### Extrait du texte
——

Ces agriculteurs
« Embaucher une femme ? Bof ! C'est pas costaud. Et puis c'est pas rentable. Est-ce qu'au moins ça sait conduire un engin agricole ? » Raoul Préjugé, éleveur laitier, n'a rien contre le beau sexe, bien au contraire. Mais il n'est pas fou au point d'embaucher une femme sur son exploitation, même en salariat partagé. Pourtant, d'autres ont osé et ne semblent pas le regretter. Martial Durand, éleveur à Montrevel, est de ceux-là. Membre d'un groupement d'employeurs réunissant cinq exploitants, dont un couple d'agriculteurs, il a embauché sa première salariée en 2007. Très motivée, la jeune femme était connue des membres du groupement pour avoir fait son stage chez l'un d'eux. « Le bac en poche, elle nous a proposé de continuer de travailler avec nous », raconte Isabelle Biessy, éleveuse à Flachères. La nouvelle recrue convainc rapidement. Formée au maniement des engins, elle est aussi à l'aise au volant d'une moissonneuse-batteuse qu'au raclage au tracteur. « Pour moi, c'est clair, que ce soit une femme ou un homme, c'est pareil : les deux font aussi bien, assure Martial Durand. Après, on peut aussi adapter certaines tâches au niveau physique. Embaucher une femme, ça peut nous contraindre à certains aménagements... qui profitent aussi aux hommes. Je pense par exemple aux dispositifs de contention. »
L'important, c'est la motivation
Les agriculteurs qui embauchent indifféremment des hommes ou des femmes sont unamines à dire que « l'important, ce n'est pas la force physique, mais la motivation ». Quand Martial Durand recrute quelqu'un, ses critères de sélection sont bien précis : « J'interroge la personne sur ses compétences et surtout sur son envie d'être dans notre équipe. Car les compétences s'acquièrent, mais la motivation, c'est plus dur. »

——

### Entrées de données enregistrées
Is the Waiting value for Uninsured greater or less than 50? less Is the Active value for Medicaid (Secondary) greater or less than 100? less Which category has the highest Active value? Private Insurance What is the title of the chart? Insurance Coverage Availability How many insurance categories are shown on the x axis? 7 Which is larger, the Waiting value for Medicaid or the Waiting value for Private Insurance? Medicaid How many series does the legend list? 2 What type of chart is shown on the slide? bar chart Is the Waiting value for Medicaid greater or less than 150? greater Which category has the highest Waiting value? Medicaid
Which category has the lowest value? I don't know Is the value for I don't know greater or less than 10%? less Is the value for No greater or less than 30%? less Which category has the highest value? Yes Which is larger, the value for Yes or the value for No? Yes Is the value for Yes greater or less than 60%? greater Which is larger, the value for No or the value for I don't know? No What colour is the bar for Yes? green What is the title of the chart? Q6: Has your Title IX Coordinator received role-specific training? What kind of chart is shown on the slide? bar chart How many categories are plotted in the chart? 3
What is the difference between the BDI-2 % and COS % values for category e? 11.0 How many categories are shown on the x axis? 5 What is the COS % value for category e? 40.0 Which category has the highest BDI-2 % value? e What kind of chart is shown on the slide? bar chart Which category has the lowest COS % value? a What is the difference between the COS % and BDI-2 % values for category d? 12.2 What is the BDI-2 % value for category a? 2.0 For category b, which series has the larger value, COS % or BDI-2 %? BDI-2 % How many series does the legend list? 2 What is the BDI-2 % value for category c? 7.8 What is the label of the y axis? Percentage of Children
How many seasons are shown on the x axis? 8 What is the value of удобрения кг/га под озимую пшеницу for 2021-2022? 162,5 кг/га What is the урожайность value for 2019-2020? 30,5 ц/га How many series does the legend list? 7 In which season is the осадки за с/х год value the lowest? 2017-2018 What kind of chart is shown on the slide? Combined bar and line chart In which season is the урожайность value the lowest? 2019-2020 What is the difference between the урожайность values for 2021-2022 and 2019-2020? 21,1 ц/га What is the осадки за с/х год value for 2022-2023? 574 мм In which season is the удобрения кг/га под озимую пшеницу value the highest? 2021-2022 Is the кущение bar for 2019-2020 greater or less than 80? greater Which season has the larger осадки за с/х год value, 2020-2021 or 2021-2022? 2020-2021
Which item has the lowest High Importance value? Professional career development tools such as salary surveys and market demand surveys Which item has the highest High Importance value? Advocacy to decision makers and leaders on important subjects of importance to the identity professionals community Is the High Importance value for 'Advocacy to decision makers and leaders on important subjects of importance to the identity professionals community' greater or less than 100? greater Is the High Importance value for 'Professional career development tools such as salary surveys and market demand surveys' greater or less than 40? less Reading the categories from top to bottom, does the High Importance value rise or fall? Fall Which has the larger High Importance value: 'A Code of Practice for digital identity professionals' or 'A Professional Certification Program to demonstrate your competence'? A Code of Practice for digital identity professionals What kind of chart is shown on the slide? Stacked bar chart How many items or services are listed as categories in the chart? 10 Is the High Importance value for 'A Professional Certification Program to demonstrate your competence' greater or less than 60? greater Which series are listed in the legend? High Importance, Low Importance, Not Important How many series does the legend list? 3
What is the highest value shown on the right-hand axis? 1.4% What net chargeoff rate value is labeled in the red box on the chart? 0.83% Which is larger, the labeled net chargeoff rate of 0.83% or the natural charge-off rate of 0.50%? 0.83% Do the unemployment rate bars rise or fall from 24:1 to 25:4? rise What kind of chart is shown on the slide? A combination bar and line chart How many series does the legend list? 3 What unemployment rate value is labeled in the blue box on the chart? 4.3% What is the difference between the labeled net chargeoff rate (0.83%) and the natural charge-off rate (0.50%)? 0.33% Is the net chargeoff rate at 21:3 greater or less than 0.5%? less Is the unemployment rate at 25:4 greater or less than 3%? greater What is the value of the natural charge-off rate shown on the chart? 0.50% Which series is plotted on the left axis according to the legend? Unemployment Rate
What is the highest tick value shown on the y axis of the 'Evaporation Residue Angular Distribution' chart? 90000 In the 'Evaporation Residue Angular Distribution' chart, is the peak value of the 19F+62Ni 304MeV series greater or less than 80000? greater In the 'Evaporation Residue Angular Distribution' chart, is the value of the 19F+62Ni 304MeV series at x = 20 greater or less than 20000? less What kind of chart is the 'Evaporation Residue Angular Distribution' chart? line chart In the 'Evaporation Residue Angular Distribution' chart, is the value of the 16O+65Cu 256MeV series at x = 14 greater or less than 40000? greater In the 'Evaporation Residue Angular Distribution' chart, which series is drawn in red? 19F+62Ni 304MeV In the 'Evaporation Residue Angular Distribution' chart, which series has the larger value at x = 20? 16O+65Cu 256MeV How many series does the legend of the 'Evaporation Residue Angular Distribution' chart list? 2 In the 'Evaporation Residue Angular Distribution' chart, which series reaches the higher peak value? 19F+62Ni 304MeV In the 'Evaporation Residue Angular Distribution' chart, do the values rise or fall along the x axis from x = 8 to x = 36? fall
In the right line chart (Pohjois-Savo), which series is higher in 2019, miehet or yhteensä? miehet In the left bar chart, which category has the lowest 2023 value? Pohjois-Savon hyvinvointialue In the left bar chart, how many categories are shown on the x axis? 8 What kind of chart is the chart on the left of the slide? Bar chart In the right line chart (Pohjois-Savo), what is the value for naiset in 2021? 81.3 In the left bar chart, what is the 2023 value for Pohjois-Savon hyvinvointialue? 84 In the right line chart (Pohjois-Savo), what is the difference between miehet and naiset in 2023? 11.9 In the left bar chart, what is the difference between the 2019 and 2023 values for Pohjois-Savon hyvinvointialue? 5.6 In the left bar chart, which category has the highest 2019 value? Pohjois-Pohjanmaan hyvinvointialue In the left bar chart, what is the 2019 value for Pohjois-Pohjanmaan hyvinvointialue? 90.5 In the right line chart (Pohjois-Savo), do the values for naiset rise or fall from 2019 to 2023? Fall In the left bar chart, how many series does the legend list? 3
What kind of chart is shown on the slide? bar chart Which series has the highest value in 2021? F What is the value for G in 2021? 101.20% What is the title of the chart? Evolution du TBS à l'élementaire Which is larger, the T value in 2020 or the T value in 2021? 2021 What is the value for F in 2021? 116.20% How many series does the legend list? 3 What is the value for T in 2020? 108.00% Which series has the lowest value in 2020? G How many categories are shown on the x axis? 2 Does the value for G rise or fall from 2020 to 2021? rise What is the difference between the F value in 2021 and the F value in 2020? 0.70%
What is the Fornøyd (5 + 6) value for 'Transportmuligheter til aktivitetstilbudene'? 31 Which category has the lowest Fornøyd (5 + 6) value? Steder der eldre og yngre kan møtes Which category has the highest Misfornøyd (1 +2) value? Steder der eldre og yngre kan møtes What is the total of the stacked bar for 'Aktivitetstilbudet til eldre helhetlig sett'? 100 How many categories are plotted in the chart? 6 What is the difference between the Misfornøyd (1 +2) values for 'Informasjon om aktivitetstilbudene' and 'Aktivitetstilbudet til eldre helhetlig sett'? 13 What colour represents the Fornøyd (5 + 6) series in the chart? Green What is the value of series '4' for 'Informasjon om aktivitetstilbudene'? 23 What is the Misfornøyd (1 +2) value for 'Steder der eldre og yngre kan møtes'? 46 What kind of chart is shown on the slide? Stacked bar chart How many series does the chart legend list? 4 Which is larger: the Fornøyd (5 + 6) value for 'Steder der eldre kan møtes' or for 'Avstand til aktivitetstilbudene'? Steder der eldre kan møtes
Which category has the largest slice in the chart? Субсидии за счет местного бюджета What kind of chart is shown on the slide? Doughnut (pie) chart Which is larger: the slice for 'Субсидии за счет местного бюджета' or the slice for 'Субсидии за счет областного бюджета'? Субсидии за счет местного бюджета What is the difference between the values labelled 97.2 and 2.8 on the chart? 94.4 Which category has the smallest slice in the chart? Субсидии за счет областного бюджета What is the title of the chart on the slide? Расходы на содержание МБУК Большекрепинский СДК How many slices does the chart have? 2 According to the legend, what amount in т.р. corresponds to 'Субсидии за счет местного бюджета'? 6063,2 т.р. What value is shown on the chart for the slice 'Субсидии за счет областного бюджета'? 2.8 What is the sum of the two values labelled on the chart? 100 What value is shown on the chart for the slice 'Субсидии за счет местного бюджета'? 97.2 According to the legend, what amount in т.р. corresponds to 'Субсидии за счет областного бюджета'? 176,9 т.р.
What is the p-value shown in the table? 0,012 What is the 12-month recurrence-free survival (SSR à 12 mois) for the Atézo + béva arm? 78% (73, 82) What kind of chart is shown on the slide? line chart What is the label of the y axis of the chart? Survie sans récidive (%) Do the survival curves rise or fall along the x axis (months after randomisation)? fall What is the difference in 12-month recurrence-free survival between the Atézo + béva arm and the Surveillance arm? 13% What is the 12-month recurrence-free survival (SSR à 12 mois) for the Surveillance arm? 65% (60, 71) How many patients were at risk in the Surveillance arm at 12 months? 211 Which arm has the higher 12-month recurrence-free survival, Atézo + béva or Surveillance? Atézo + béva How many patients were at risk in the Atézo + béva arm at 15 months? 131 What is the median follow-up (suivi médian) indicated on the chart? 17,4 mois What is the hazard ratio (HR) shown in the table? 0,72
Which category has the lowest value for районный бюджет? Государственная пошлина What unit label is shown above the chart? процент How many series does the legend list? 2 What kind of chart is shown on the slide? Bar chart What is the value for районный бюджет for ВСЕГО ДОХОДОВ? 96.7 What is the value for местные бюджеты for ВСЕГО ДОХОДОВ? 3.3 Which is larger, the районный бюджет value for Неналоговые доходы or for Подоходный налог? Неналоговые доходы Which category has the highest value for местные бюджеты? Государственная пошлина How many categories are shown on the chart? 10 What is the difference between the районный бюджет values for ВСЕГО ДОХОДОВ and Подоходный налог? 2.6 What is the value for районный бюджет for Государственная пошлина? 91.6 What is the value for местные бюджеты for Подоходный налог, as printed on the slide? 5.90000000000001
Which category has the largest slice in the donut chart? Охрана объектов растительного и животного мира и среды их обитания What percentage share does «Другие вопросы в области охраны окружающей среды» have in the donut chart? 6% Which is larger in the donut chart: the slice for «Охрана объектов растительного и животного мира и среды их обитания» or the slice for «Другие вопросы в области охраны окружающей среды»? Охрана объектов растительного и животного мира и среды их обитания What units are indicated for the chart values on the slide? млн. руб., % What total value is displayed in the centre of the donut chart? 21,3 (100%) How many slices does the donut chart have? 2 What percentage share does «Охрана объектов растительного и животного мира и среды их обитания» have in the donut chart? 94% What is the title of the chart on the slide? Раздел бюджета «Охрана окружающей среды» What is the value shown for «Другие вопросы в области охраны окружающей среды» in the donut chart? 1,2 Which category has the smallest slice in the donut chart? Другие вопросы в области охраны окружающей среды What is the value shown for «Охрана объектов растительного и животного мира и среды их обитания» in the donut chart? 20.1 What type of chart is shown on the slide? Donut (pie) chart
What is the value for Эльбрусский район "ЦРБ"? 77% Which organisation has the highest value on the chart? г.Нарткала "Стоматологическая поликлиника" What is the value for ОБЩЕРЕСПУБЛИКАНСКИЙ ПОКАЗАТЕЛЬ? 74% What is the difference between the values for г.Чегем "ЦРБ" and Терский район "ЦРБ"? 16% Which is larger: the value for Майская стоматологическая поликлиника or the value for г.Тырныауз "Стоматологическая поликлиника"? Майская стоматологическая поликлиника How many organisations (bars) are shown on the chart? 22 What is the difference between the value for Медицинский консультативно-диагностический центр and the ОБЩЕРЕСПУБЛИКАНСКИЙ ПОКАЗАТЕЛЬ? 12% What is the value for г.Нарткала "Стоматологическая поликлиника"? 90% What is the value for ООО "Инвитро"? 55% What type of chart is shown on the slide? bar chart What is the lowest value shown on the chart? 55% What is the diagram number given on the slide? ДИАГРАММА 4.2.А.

——

### Travail demandé
(1) Veuillez relever tous les noms de personnes cités dans l'extrait sur les agriculteurs qui embauchent des femmes.
(2) Rédigez la suite de l'extrait sur les agriculteurs qui embauchent des femmes, à partir de sa dernière phrase.

### Résultats de l'exercice
(1) Raoul Préjugé, Martial Durand, Isabelle Biessy

(2)
La salariée est restée cinq ans au sein du groupement, puis elle est partie vers d'autres horizons. Les exloitants ont de nouveau embauché une femme grâce au bouche à oreille. « Elle n'avait pas beaucoup d'expérience au départ, mais comme nous cherchions surtout un soutien pour les animaux au quotidien - le soin aux petits veaux, la traite, l'alimentation -, ça n'a pas posé de problème, affirme Isabelle Biessy. Nous nous sommes adaptés. L'important, c'est la volonté et la conscience du travail. De plus c'est une personne très agréable, très sociable. » Ses collègues ne démentent pas. « Pour éviter les problèmes, il est important d'adapter les tâches, mais il est important que tout le monde fasse le même travail, que ce soit de l'entretien ou de la conduite », estime un éleveur.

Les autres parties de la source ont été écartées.